Author: Jim Turner, The News Service of Florida
Published:
FPL

State utility regulators Tuesday approved a series of base-rate increases for Florida Power & Light that will result in higher monthly bills for customers in January.

Despite opponents’ arguments that residential and small business customers will end up subsidizing costs for some larger customers, the Public Service Commission unanimously supported a four-year rate settlement, which calls for a $692 million increase in base rates in January and another increase of $560 million in 2023. Additional increases are planned in 2024 and 2025 to pay for solar projects.

Commission Chairman Gary Clark noted receiving more than 1,100 emails from consumers about the proposal and indicated he had concerns about ratepayers subsidizing FPL’s solar expansion and a electric-vehicle charging station program. But, Clark said he understands the need for clean energy investments and pointed to other benefits of the settlement, such as predictability in rates.

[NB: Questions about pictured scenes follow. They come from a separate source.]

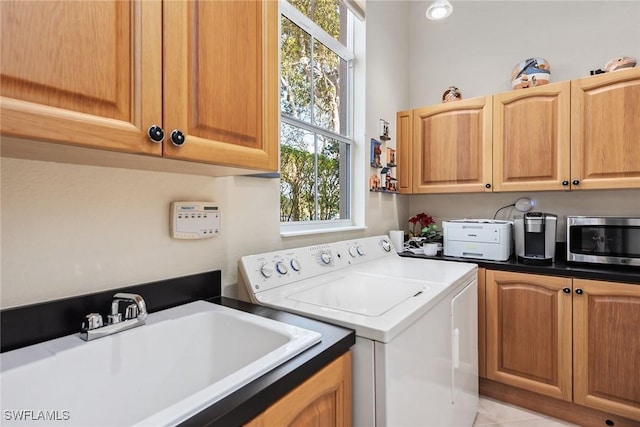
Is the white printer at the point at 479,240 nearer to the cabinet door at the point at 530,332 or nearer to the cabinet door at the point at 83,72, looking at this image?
the cabinet door at the point at 530,332

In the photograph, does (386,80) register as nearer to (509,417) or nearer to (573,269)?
(573,269)

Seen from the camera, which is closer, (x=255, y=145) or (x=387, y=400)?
(x=387, y=400)

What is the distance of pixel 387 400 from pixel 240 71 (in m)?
1.02

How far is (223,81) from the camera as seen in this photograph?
91cm

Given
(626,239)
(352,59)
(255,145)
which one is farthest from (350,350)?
(352,59)

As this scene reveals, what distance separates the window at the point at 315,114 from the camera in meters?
1.86

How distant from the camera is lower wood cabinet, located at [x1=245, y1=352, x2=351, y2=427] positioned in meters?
0.69

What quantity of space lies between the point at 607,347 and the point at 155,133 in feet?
7.68

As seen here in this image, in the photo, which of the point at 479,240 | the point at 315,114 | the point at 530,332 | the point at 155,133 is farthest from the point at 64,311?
the point at 530,332

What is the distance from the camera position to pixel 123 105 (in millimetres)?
698

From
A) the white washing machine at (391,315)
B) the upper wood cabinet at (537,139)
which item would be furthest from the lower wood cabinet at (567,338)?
the upper wood cabinet at (537,139)

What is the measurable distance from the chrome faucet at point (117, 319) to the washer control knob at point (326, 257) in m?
0.86

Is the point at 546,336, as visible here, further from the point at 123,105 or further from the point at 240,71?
the point at 123,105

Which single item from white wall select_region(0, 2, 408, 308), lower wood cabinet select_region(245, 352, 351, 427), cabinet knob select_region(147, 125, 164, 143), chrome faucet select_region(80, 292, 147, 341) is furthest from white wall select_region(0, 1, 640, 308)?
lower wood cabinet select_region(245, 352, 351, 427)
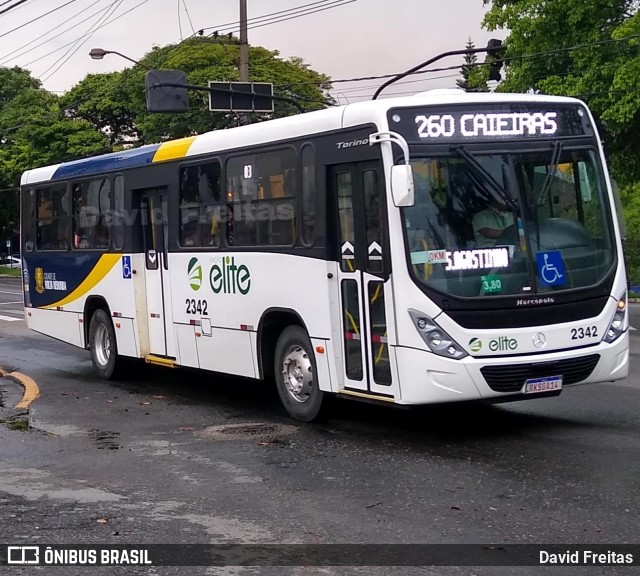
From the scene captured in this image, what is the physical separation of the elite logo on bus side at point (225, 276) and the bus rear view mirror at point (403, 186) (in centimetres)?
295

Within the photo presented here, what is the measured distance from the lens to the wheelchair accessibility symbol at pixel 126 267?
1438 centimetres

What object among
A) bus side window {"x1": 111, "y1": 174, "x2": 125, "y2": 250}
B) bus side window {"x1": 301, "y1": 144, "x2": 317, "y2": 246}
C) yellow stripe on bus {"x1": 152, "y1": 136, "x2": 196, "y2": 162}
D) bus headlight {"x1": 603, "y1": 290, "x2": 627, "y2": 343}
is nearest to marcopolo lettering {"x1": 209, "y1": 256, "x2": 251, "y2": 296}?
bus side window {"x1": 301, "y1": 144, "x2": 317, "y2": 246}

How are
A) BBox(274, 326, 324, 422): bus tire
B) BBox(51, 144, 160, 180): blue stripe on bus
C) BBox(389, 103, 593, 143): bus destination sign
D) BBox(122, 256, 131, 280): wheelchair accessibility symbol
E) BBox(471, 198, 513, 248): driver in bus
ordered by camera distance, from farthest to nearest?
BBox(122, 256, 131, 280): wheelchair accessibility symbol, BBox(51, 144, 160, 180): blue stripe on bus, BBox(274, 326, 324, 422): bus tire, BBox(389, 103, 593, 143): bus destination sign, BBox(471, 198, 513, 248): driver in bus

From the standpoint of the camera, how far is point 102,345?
15547mm

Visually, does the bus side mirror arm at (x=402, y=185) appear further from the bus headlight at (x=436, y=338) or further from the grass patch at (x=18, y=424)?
the grass patch at (x=18, y=424)

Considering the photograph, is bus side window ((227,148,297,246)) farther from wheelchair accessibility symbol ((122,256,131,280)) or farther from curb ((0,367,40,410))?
curb ((0,367,40,410))

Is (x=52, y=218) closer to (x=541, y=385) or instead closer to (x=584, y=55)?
(x=541, y=385)

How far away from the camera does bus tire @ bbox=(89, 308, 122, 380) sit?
49.5 ft

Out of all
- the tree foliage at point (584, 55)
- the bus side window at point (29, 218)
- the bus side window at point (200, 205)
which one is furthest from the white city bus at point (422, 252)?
the tree foliage at point (584, 55)

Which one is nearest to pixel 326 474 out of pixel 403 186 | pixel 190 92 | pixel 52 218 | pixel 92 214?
pixel 403 186

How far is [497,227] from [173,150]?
5193 millimetres

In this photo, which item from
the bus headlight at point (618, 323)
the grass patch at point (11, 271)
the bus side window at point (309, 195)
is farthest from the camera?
the grass patch at point (11, 271)

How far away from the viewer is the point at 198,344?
12.8m

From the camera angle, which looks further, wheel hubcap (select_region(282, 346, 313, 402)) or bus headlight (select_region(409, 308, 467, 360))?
wheel hubcap (select_region(282, 346, 313, 402))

“There are things within that predictability that I think give homeowners, give businesses some assurity going into the future, that they have a stable rate climate, they can do their budgeting accordingly,” Clark said. “I think that is a very positive, very positive thing.”

Commissioners also added a requirement for annual reports on the company’s expansion of infrastructure for electric vehicles.

FPL reached the rate settlement in August with the state Office of Public Counsel, which represents consumers; the Florida Retail Federation; the Florida Industrial Power Users Group; and the Southern Alliance for Clean Energy. Three other parties later signed on.

The rate plan incorporates the merger of FPL and Northwest Florida’s Gulf Power. That merger formally took effect Jan. 1, but it came with issues such as the utilities having widely different rates.

In a prepared statement, FPL President and CEO Eric Silagy said the deal benefits all customers by keeping “bills low” while “accelerating investments in clean energy.”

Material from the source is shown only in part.